● **EXERCISE INSTRUCTIONS**:
In the show notes about Sr. Bridget Haase, change "junior kindergarten" to "pre-kindergarten" and write out the part that opens with "When she was" and closes with "order after graduation.".

Today’s guest(s): Sister Bridget Haase, OSU, spirituality coordinator of The Boston Home, and a former missionary to Appalachia

Today’s topics: The amazing 50 years of ministry of Sr. Bridget Haase, OSU

Summary of today’s show: Ursuline Sr. Bridget Haase sits down with Scot and Fr. Chip and, in her charming New Orleans accent, shows them why she’s known as a master storyteller, as she weaves stories of her 50 years in religious life, from Appalachia to the Sudan to Boston, where she now serves The Boston Home and is co-host of a weekly radio show with her brother, Fr. Albert.

1st segment: Scot welcomed Fr. Chip back to the show and noted that Fr. Chip has a new assignment as pastor of two parishes. He is still pastor of St. Mary in Wrentham and is now pastor of St. Martha in Plainville as well. He is grateful to the Cardinal for his confidence in him.

Scot noted that Martha and Mary in Scripture had two personalities (the sisters, of course), and asked if they had two personalities as parishes. Fr. Chip admitted that St. Mary is named after Our Lady and the people probably wouldn’t like to re-dedicate the parish.

2nd segment: Scot welcomed Sr. Bridget to the show. She is celebrating 52 years of religious life as an Ursuline nun and in January she will celebrate 50 years after her final profession.

Sister was born and raised in New Orleans, but she says people always think she has a Boston accent. She said when you love New Orleans, she’ll love you right back. Plus everybody is family. If you see a neighbor in the store, you’ll call them Aunt or Uncle and you’ll go up and give them a kiss.

When she was 4 years old, she went to Ursuline Academy in junior kindergarten and she met her first nun. At first she was scared by the nun’s habit, but then she was so kind to her that she stayed at the academy throughout schooling and then entered the order after graduation.

She first experienced the calling to the religious life during a mandatory retreat in her senior year. She remembers coming into a conference room where there was a huge crucifix and hearing a talk by a priest. He called the girls to attention and asked them what they’ve done for Jesus, what are they doing for him, and what will they do for him. The first two answers were “nothing” and on the third, her heart opened and heard a question in her heart asking her to be a nun. She agreed and she became an Ursuline. There was never any doubt in her after that point.

● **SUPPLIED ENTRIES**:
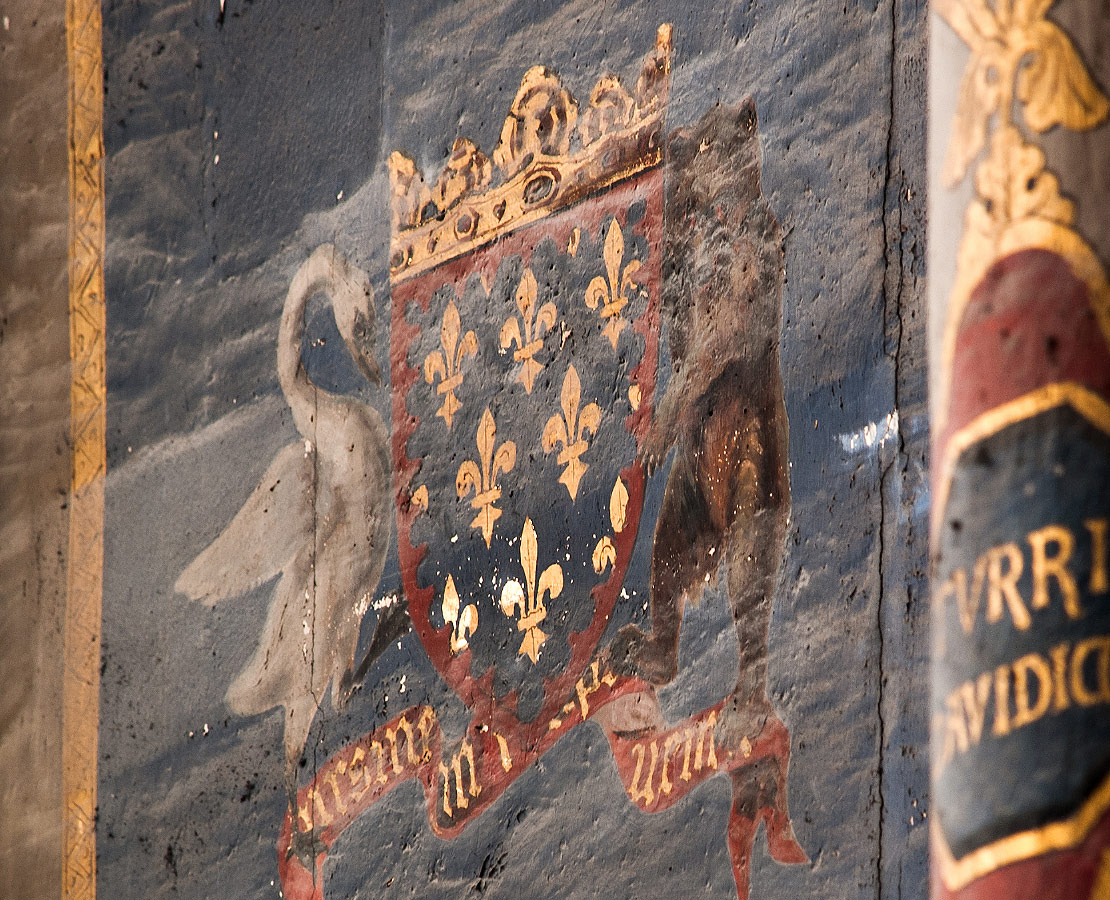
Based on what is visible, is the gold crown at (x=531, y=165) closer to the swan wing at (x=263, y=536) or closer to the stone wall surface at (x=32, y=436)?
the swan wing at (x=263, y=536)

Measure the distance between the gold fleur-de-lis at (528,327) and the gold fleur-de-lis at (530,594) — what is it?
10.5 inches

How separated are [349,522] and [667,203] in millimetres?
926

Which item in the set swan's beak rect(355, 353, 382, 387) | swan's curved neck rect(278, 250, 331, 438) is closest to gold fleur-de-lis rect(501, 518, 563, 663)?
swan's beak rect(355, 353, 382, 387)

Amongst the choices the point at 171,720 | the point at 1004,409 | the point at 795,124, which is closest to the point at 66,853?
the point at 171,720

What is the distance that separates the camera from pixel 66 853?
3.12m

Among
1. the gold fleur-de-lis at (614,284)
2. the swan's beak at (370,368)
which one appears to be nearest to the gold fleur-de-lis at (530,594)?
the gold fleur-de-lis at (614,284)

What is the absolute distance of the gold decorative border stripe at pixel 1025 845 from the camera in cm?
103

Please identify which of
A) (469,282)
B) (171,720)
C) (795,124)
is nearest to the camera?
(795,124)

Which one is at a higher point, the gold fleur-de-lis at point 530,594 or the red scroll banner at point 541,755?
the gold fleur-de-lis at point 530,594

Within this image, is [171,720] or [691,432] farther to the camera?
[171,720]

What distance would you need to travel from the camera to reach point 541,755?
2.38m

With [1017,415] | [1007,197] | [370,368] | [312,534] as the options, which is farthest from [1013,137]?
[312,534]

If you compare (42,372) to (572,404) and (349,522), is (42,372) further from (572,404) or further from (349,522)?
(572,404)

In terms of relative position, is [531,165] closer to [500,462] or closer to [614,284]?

● **EXERCISE RESPONSE**:
When she was 4 years old, she went to Ursuline Academy in pre-kindergarten and she met her first nun. At first she was scared by the nun’s habit, but then she was so kind to her that she stayed at the academy throughout schooling and then entered the order after graduation.